— BEGIN Source document —

Hi,

I have a question on the setup of the tridiagonal system in the cubic interpolation (under the choice 'Spline' for derivative approximation.  The tridiagonal system looks a bit different from the one suggested in the literature.  In particular, the middle components of the vector tmp_, the right hand side vector of tridiagonal system, are caculated as:

                std::vector<Real> dx(n_-1), S(n_-1);

                for (Size i=0; i<n_-1; ++i) {
                    dx[i] = this->xBegin_[i+1] - this->xBegin_[i];
                    S[i] = (this->yBegin_[i+1] - this->yBegin_[i])/dx[i];
                }

                // first derivative approximation
                if (da_==CubicInterpolation::Spline) {
                    TridiagonalOperator L(n_);
                    for (Size i=1; i<n_-1; ++i) {
                        L.setMidRow(i, dx[i], 2.0*(dx[i]+dx[i-1]), dx[i-1]);
                        tmp[i] = 3.0*(dx[i]*S[i-1] + dx[i-1]*S[i]);
                    }

Following the literature, one instead has (e.g. see Eq. 6.62 in Piterbarg-Andersen book V1 Chapter 6 Appendix):

tmp[i] = 6.0*(S[i] - S[i-1]);

Am I missing something here? Or any reference you can point me to which derive what Quantlib implements?

— END Source document —
— BEGIN Input data —

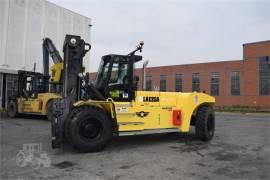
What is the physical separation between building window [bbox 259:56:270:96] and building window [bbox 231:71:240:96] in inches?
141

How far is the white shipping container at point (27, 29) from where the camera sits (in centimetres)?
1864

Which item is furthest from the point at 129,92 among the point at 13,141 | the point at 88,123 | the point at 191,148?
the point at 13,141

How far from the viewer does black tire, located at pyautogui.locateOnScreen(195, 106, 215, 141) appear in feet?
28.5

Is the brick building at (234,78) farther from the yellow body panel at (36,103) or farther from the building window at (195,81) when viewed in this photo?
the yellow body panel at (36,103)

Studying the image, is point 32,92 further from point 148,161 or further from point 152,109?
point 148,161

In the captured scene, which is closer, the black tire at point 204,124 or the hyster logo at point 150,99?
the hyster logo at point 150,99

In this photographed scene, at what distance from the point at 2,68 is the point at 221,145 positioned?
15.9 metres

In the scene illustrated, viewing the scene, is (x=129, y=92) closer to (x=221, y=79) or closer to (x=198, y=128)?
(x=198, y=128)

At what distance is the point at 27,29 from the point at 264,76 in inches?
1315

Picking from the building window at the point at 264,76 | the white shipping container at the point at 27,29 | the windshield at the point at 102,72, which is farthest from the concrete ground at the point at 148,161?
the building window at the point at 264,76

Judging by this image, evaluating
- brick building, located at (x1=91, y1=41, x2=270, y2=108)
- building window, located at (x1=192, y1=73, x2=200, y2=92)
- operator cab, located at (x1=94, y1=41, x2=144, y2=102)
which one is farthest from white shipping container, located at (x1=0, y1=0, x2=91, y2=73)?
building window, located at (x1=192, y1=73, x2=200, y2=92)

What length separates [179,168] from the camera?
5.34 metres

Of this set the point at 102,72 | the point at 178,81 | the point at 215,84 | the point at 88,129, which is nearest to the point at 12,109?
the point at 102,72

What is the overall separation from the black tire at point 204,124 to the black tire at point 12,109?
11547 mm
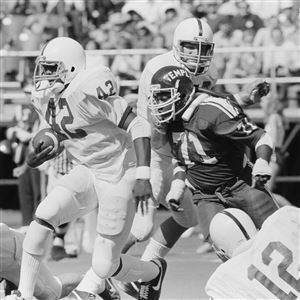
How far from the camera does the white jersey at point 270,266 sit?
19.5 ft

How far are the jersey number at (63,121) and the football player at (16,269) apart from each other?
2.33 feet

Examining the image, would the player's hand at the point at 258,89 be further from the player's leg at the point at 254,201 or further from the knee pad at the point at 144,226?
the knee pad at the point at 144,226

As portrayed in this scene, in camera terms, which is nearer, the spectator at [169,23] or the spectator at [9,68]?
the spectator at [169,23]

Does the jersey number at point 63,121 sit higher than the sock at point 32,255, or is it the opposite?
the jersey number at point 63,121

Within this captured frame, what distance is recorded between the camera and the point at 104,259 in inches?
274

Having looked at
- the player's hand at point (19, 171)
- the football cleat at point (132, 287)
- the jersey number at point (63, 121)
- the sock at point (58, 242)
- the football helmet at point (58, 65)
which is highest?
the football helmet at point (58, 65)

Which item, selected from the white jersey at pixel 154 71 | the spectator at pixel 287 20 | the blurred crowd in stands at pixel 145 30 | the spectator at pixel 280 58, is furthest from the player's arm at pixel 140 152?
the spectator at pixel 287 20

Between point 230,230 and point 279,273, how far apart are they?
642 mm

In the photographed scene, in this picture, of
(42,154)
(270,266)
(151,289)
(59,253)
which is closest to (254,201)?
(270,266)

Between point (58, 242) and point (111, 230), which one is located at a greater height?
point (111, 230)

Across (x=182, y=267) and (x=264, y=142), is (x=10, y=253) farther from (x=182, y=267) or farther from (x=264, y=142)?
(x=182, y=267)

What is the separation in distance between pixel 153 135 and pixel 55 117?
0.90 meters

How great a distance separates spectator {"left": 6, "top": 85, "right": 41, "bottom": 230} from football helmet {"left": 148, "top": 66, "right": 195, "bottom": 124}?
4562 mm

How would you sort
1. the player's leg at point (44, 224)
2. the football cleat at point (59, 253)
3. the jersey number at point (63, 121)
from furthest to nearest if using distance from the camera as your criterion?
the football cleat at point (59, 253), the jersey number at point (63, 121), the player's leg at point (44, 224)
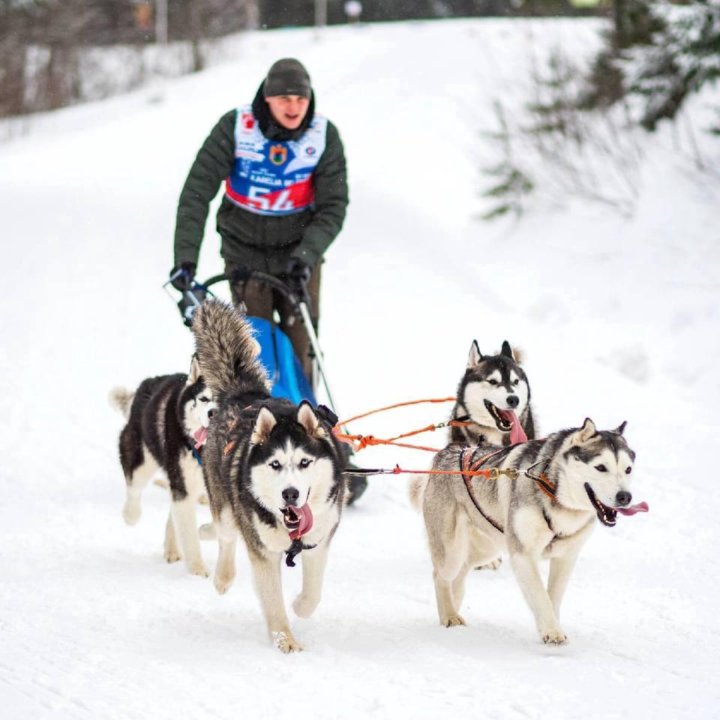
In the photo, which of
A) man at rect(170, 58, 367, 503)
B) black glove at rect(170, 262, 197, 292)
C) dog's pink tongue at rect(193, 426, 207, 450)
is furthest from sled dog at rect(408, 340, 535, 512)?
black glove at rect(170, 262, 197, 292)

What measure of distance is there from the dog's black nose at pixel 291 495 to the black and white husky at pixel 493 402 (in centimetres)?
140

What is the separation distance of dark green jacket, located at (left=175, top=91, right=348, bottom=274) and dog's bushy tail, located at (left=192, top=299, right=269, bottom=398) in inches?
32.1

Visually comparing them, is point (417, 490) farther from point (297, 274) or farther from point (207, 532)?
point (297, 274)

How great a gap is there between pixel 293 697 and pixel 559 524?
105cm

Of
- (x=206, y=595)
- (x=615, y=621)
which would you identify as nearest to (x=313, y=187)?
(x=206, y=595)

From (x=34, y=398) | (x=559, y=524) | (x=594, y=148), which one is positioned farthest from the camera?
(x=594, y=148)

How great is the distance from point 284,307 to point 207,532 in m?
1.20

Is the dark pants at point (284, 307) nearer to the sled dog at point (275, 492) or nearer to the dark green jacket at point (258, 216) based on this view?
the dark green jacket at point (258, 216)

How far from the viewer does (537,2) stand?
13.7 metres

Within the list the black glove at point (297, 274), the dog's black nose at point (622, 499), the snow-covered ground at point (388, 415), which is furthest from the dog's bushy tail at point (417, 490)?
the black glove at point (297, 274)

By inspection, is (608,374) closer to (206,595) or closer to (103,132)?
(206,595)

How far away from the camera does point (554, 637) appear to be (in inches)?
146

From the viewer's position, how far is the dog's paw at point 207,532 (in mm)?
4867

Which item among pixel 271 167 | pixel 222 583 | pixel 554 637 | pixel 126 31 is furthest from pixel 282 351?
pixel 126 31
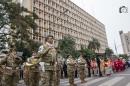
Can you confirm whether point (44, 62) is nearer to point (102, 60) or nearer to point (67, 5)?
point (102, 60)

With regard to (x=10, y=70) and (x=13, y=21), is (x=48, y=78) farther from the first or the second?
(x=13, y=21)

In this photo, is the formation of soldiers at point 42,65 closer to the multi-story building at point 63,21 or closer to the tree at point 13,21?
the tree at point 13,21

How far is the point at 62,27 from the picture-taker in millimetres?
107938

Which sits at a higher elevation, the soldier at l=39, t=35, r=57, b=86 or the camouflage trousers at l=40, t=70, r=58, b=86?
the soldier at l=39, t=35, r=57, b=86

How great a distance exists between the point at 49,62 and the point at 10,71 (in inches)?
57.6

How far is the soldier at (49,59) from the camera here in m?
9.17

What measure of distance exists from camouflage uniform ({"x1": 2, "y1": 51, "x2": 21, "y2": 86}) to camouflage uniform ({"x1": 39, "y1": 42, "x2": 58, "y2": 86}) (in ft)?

— END Input data —

## Things to do:
- a) Reproduce the passage of the forum post between "Following the literature, one" and "what Quantlib implements?", inclusive.
- b) Pick out every line of the rows that contains the string "centimetres".

## Answers:
- a)
Following the literature, one instead has (e.g. see Eq. 6.62 in Piterbarg-Andersen book V1 Chapter 6 Appendix):

tmp[i] = 6.0*(S[i] - S[i-1]);

Am I missing something here? Or any reference you can point me to which derive what Quantlib implements?

- b)
How far is the white shipping container at point (27, 29) from where the camera sits (in centimetres)?
What measure of distance is there from the dog's black nose at pixel 291 495 to the black and white husky at pixel 493 402 (in centimetres)?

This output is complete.